How is this MySQL query vulnerable to SQL injection?
In a comment on a previous question, someone said that the following sql statement opens me up to sql injection:
select ss.*, se.name as engine, ss.last_run_at + interval ss.refresh_frequency day as next_run_at, se.logo_name from searches ss join search_engines se on ss.engine_id = se.id where ss.user_id='.$user_id.' group by ss.id order by ss.project_id, ss.domain, ss.keywords
Assuming that the $userid variable is properly escaped, how does this make me vulnerable, and what can I do to fix it?
Assuming it is properly escaped, it doesn't make you vulnerable. The thing is that escaping properly is harder than it looks at first sight, and you condemn yourself to escape properly every time you do a query like that. If possible, avoid all that trouble and use prepared statements (or binded parameters or parameterized queries). The idea is to allow the data access library to escape values properly.
For example, in PHP, using mysqli:
$db_connection = new mysqli("localhost", "user", "pass", "db"); $statement = $db_connection->prepare("SELECT thing FROM stuff WHERE id = ?"); $statement->bind_param("i", $user_id); //$user_id is an integer which goes //in place of ? $statement->execute();
Every SQL interface library worth using has some kind of support for binding parameters.

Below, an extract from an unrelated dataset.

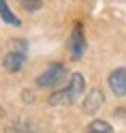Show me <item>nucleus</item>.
I'll list each match as a JSON object with an SVG mask.
<instances>
[{"instance_id": "obj_7", "label": "nucleus", "mask_w": 126, "mask_h": 133, "mask_svg": "<svg viewBox=\"0 0 126 133\" xmlns=\"http://www.w3.org/2000/svg\"><path fill=\"white\" fill-rule=\"evenodd\" d=\"M0 17H2L6 24H11V26H19V17L15 15L11 9H9V4H6V0H0Z\"/></svg>"}, {"instance_id": "obj_4", "label": "nucleus", "mask_w": 126, "mask_h": 133, "mask_svg": "<svg viewBox=\"0 0 126 133\" xmlns=\"http://www.w3.org/2000/svg\"><path fill=\"white\" fill-rule=\"evenodd\" d=\"M109 88L115 97H126V69H115L109 73Z\"/></svg>"}, {"instance_id": "obj_2", "label": "nucleus", "mask_w": 126, "mask_h": 133, "mask_svg": "<svg viewBox=\"0 0 126 133\" xmlns=\"http://www.w3.org/2000/svg\"><path fill=\"white\" fill-rule=\"evenodd\" d=\"M66 77H69L66 66H64L62 62H56V64H51L47 71H43V73L36 77V86H39V88H54V86H58V84H62Z\"/></svg>"}, {"instance_id": "obj_1", "label": "nucleus", "mask_w": 126, "mask_h": 133, "mask_svg": "<svg viewBox=\"0 0 126 133\" xmlns=\"http://www.w3.org/2000/svg\"><path fill=\"white\" fill-rule=\"evenodd\" d=\"M26 54H28V43H26V39H15L11 41V49L4 54L2 58V66L9 73H17L24 62H26Z\"/></svg>"}, {"instance_id": "obj_8", "label": "nucleus", "mask_w": 126, "mask_h": 133, "mask_svg": "<svg viewBox=\"0 0 126 133\" xmlns=\"http://www.w3.org/2000/svg\"><path fill=\"white\" fill-rule=\"evenodd\" d=\"M88 133H111V124H109L107 120H92L90 124H88V129H86Z\"/></svg>"}, {"instance_id": "obj_6", "label": "nucleus", "mask_w": 126, "mask_h": 133, "mask_svg": "<svg viewBox=\"0 0 126 133\" xmlns=\"http://www.w3.org/2000/svg\"><path fill=\"white\" fill-rule=\"evenodd\" d=\"M47 103H49V105H54V107H64V105H73V103H77V99H75L73 90L66 86V88H62V90H56L54 95H49Z\"/></svg>"}, {"instance_id": "obj_3", "label": "nucleus", "mask_w": 126, "mask_h": 133, "mask_svg": "<svg viewBox=\"0 0 126 133\" xmlns=\"http://www.w3.org/2000/svg\"><path fill=\"white\" fill-rule=\"evenodd\" d=\"M69 52L73 56V60H79L83 56V52H86V39H83V30L79 24L73 28L71 37H69Z\"/></svg>"}, {"instance_id": "obj_5", "label": "nucleus", "mask_w": 126, "mask_h": 133, "mask_svg": "<svg viewBox=\"0 0 126 133\" xmlns=\"http://www.w3.org/2000/svg\"><path fill=\"white\" fill-rule=\"evenodd\" d=\"M103 103H105L103 92H100L98 88H92L90 92L83 97V114H96Z\"/></svg>"}, {"instance_id": "obj_9", "label": "nucleus", "mask_w": 126, "mask_h": 133, "mask_svg": "<svg viewBox=\"0 0 126 133\" xmlns=\"http://www.w3.org/2000/svg\"><path fill=\"white\" fill-rule=\"evenodd\" d=\"M19 4H21L26 11L34 13V11H39L41 6H43V0H19Z\"/></svg>"}]
</instances>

Don't try to be clever, just use it.
You may really, really think/hope you've escaped stuff properly, but it's just not worth the time you don't.
Also, several databases support prepared statement caching, so doing it right can also bring you efficiency gains.
Easier, safer, faster.
If it is properly escaped and validated, then you don't have a problem.
The problem arises when it is not properly escaped or validated. This could occur by sloppy coding or an oversight.
The problem is not with particular instances, but with the pattern. This pattern makes SQL injection possible, while the other pattern makes it impossible.
If $user_id is escaped, then you should not be vulnerable to SQL Injection.
In this case, I would also ensure that the $user_id is numeric or an integer (depending on the exact type required). You should always limit the data to the most restrictive type you can.
I think 'Properly Escaped' here is the keyword. In your last question, I'm making the assumption that your code is copy pasted from your production code, and since you asked question about three tables join, I also make the assumption that you didn't do proper escaping, hence my remark on SQL Injection attack.
To answer your question, as so many people here has described, IF the variable has been 'Properly Escaped', then you have no problem. But why trouble yourself by doing that? As some people have pointed out, sometimes Properly Escaping is not a straightforward thing to do. There are patterns and library in PHP that makes SQL Injection impossible, why don't we just use that? (I also deliberately make assumption that your code is in fact PHP). Vinko Vrsalovic answer may give you ideas on how to approach this problem.
That statement as such isn't really a problem, its "safe", however I don't know how you are doing this (one level up on the API stack). If $user_id is getting inserted into the statement using string operations (like as if you are letting Php automatically fill out the statement) then its dangerous.
If its getting filled in using a binding API, then your ready to go.
All answers are good and right, but I feel I need to add that the prepare/execute paradigm is not the only solution, either. You should have a database abstraction layer, rather than using the library functions directly and such a layer is a good place to explicitly escape string parameters, whether you let prepare do it, or you do it yourself.